## ABOUT THIS EXERCISE
Only the lines that hold "wildebeest" should be in the answer, each copied from the data below.
EXTRACTED MATERIAL section start
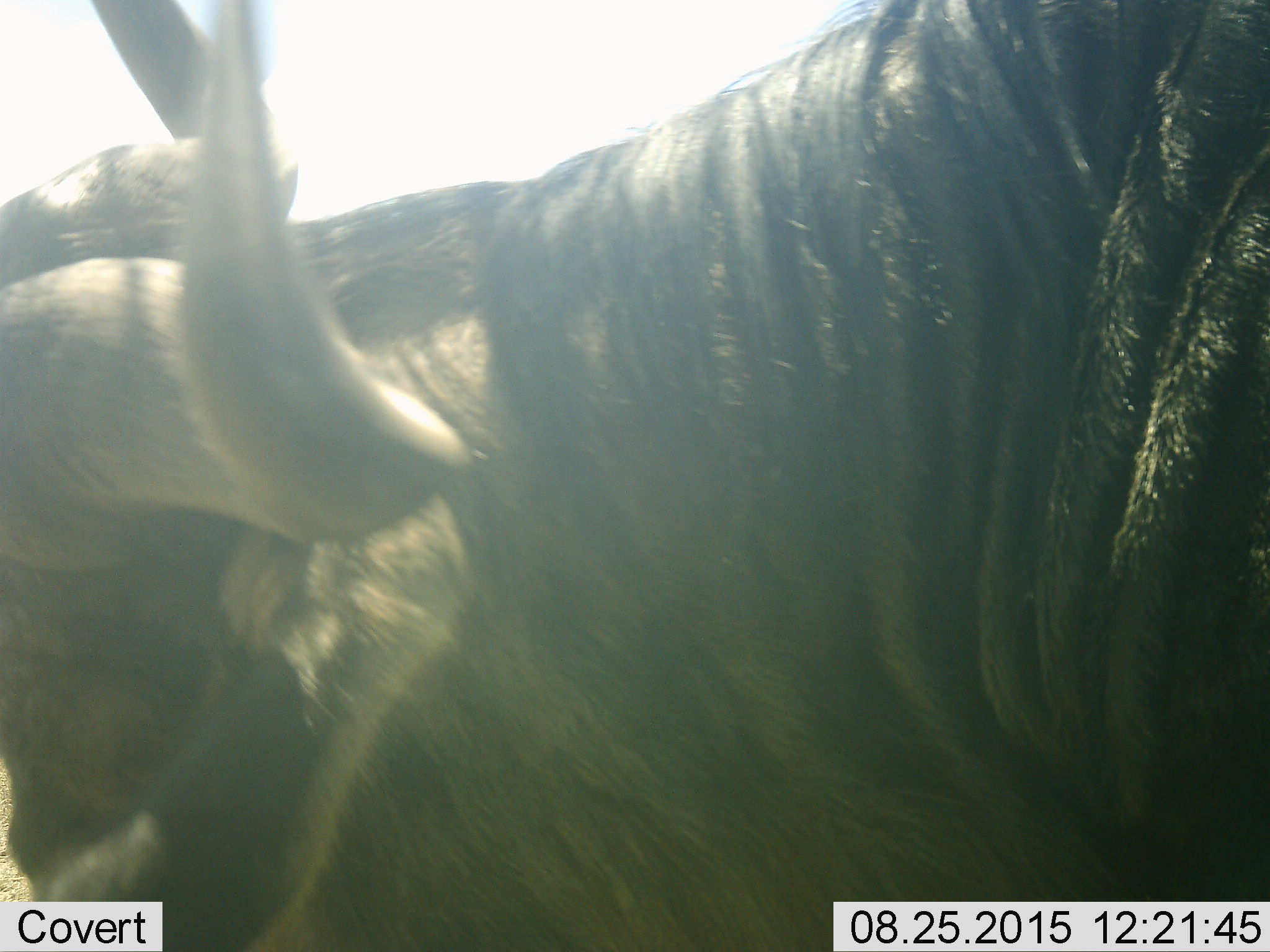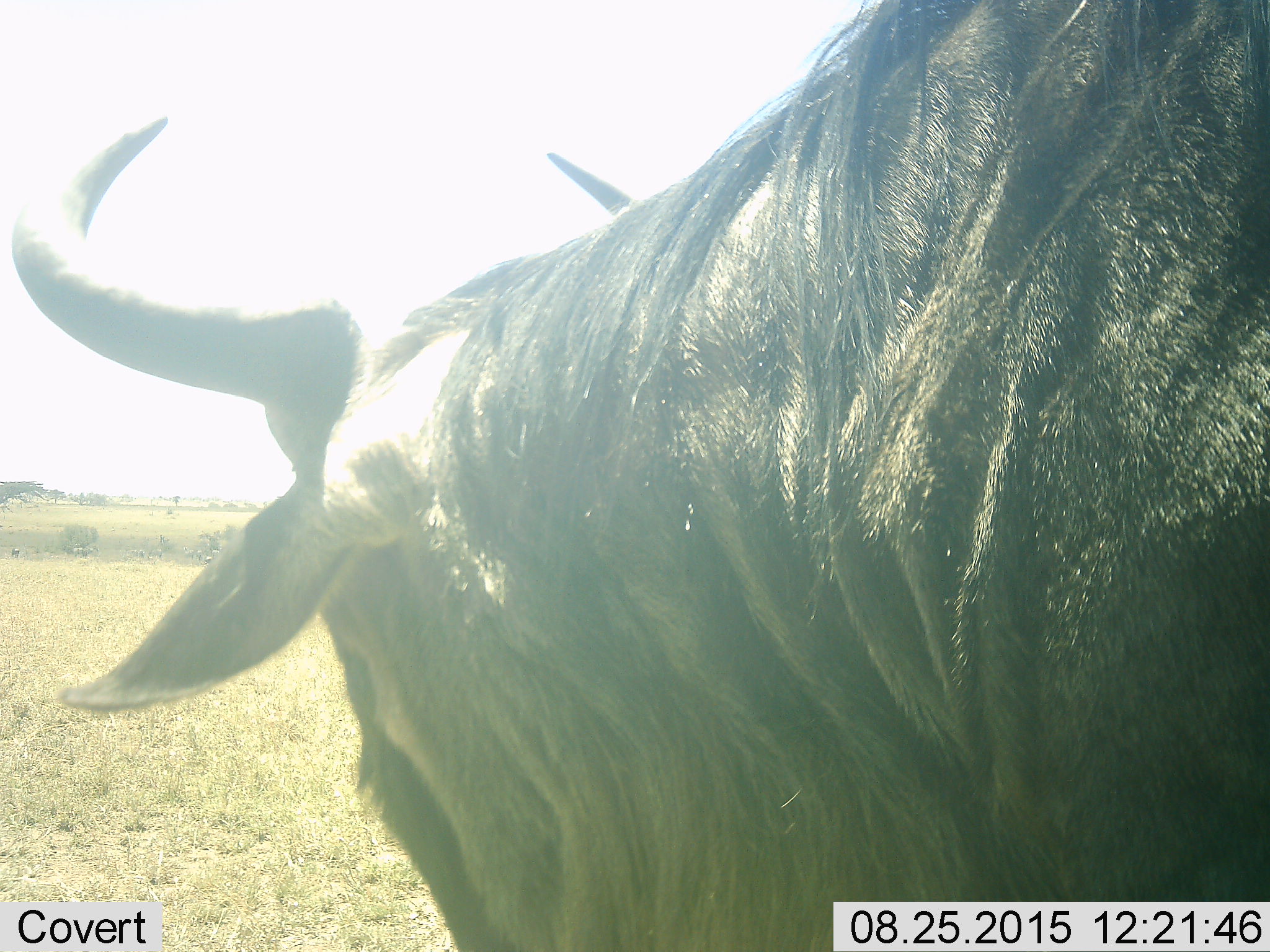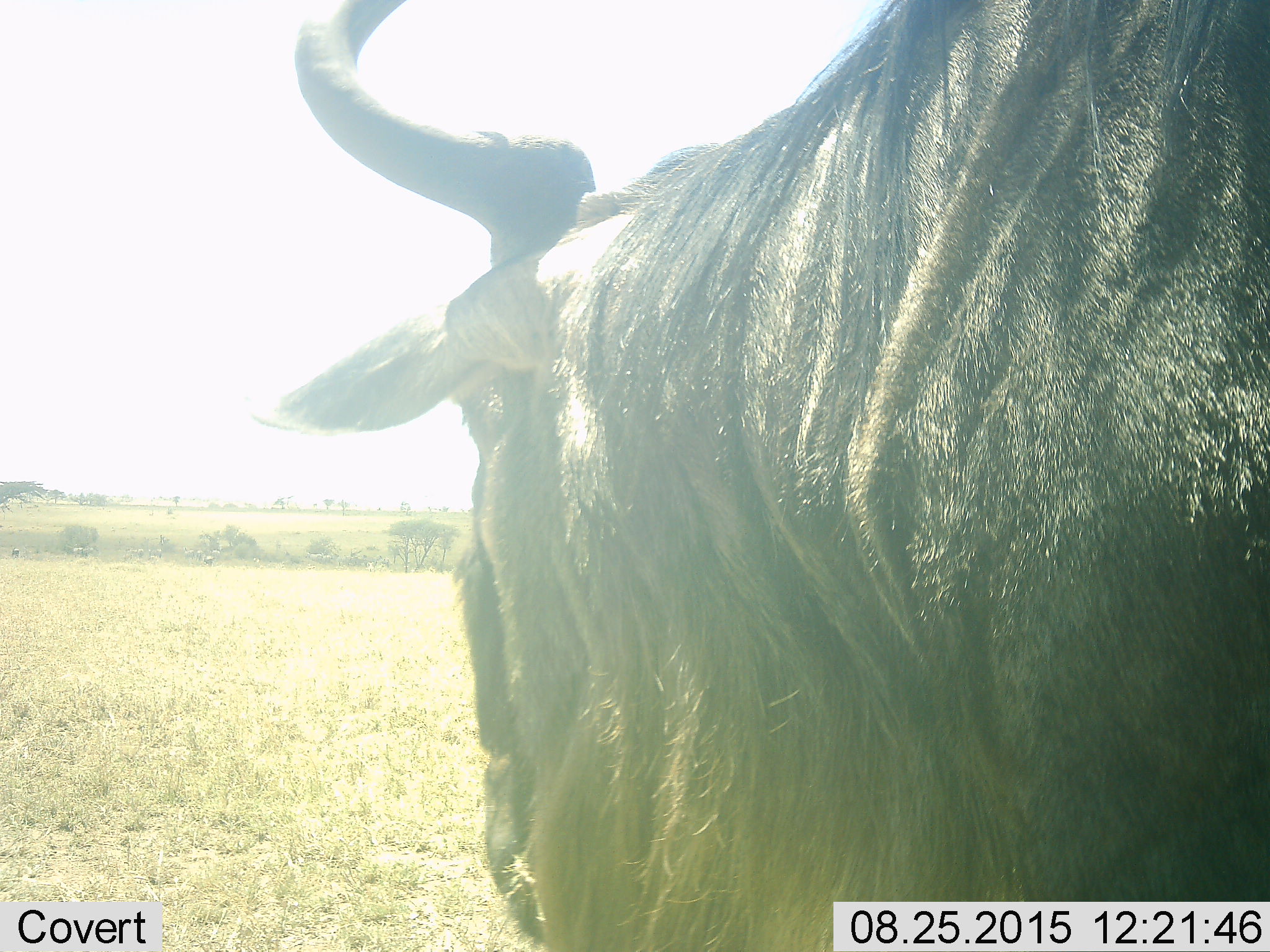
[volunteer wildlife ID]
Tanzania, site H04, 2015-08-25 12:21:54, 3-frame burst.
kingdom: Animalia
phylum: Chordata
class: Mammalia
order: Artiodactyla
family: Bovidae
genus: Connochaetes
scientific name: Connochaetes taurinus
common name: blue wildebeest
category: wildebeest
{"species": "wildebeest (blue wildebeest) (Connochaetes taurinus)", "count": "1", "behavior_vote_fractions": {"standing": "78%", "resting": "0%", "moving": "22%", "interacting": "0%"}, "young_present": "0%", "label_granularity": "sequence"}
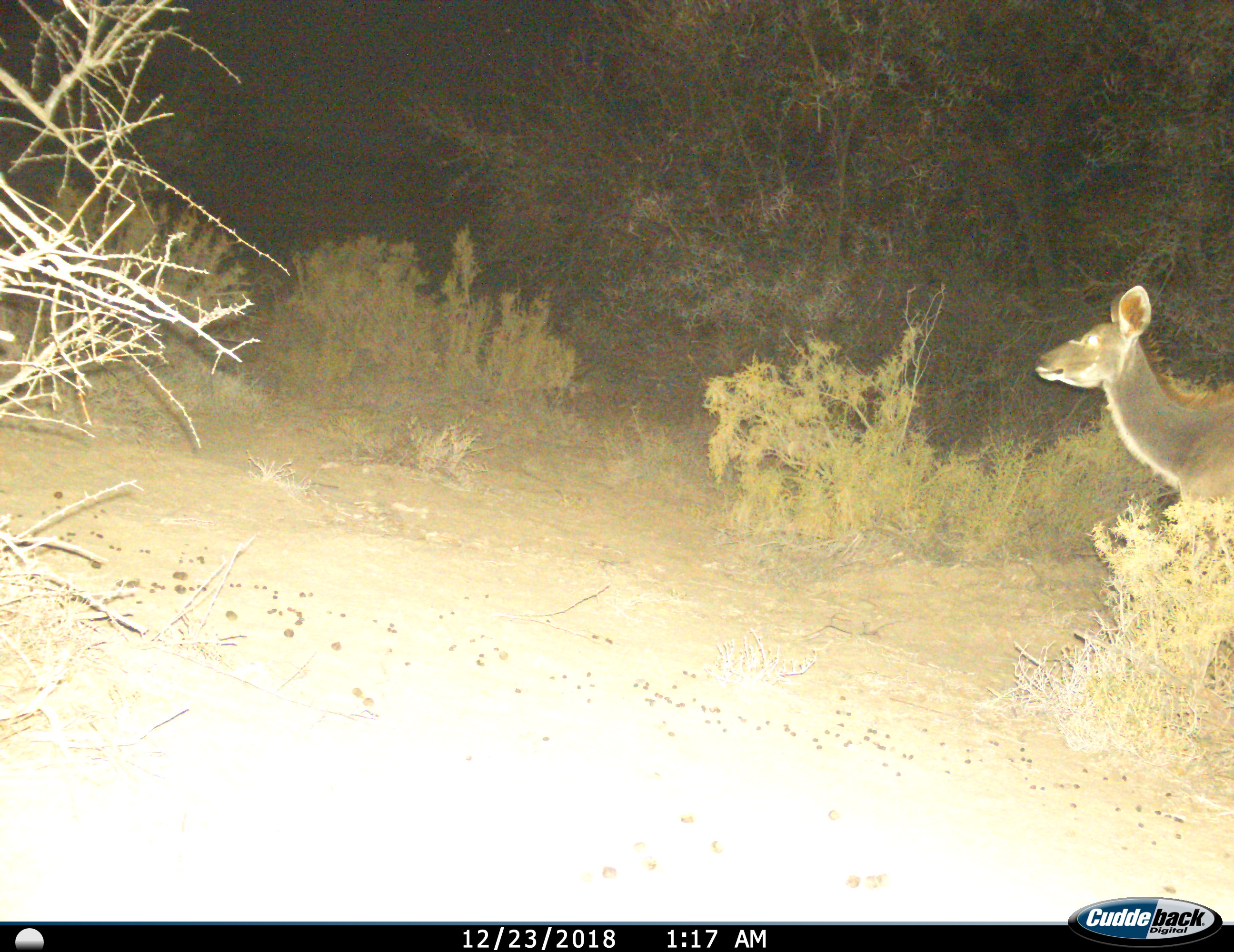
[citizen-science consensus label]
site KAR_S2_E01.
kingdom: Animalia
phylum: Chordata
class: Mammalia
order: Artiodactyla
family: Bovidae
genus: Tragelaphus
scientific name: Tragelaphus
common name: kudu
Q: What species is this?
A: Kudu (Tragelaphus).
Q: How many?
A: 1.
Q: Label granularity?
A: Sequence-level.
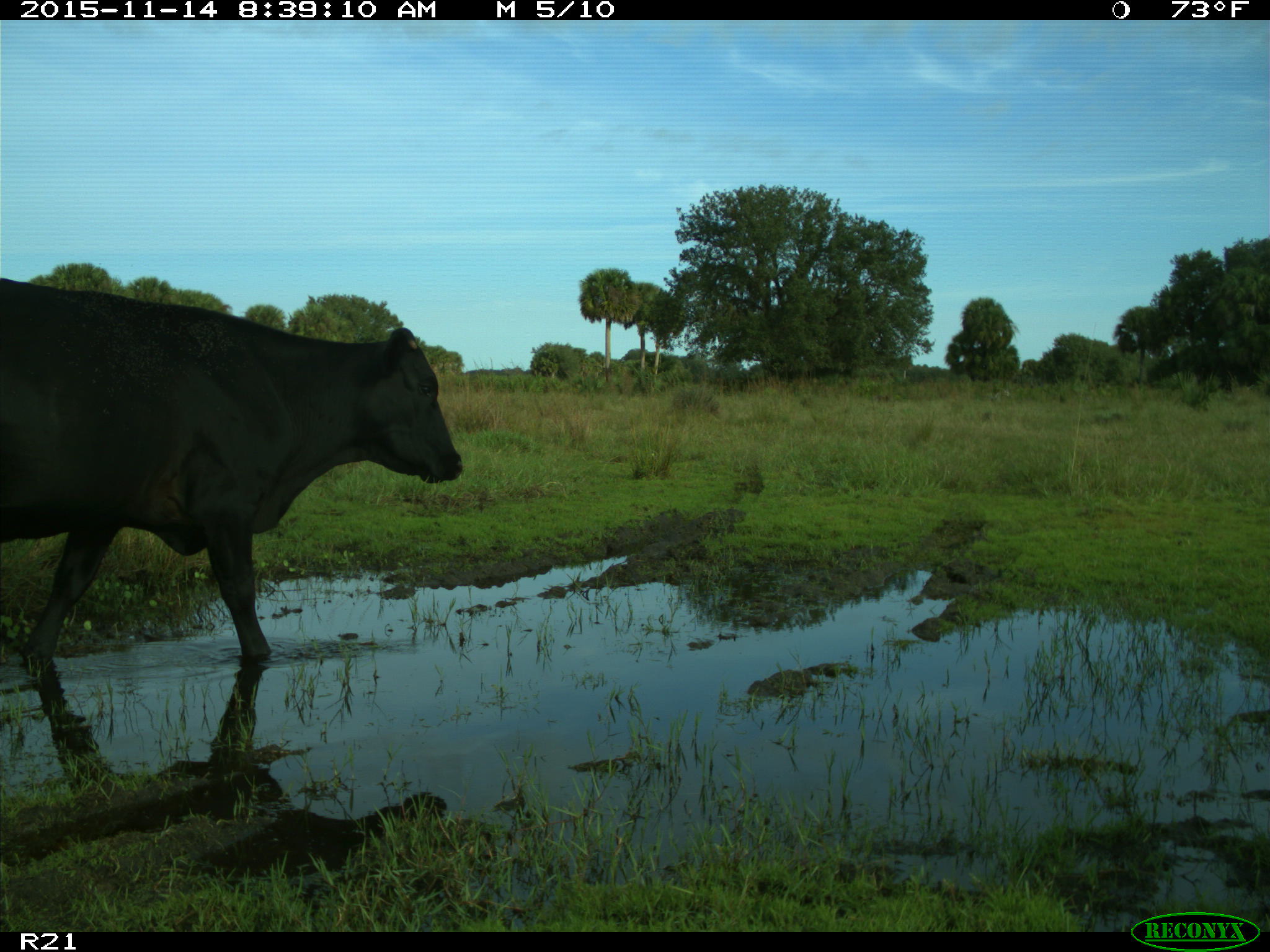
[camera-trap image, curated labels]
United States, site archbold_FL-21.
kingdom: Animalia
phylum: Chordata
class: Mammalia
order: Artiodactyla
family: Bovidae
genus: Bos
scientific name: Bos taurus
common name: domestic cow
EXTRACTED MATERIAL section end
## RESULT OF THIS TASK
common name: blue wildebeest
category: wildebeest
{"species": "wildebeest (blue wildebeest) (Connochaetes taurinus)", "count": "1", "behavior_vote_fractions": {"standing": "78%", "resting": "0%", "moving": "22%", "interacting": "0%"}, "young_present": "0%", "label_granularity": "sequence"}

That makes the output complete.